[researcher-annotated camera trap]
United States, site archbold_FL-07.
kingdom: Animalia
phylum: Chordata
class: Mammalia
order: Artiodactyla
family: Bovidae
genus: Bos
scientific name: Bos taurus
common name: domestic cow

• **What needs to be done**: Your response should consist of the full listing, repeated exactly.

• **Solution to the exercise**:
[researcher-annotated camera trap]
United States, site archbold_FL-07.
kingdom: Animalia
phylum: Chordata
class: Mammalia
order: Artiodactyla
family: Bovidae
genus: Bos
scientific name: Bos taurus
common name: domestic cow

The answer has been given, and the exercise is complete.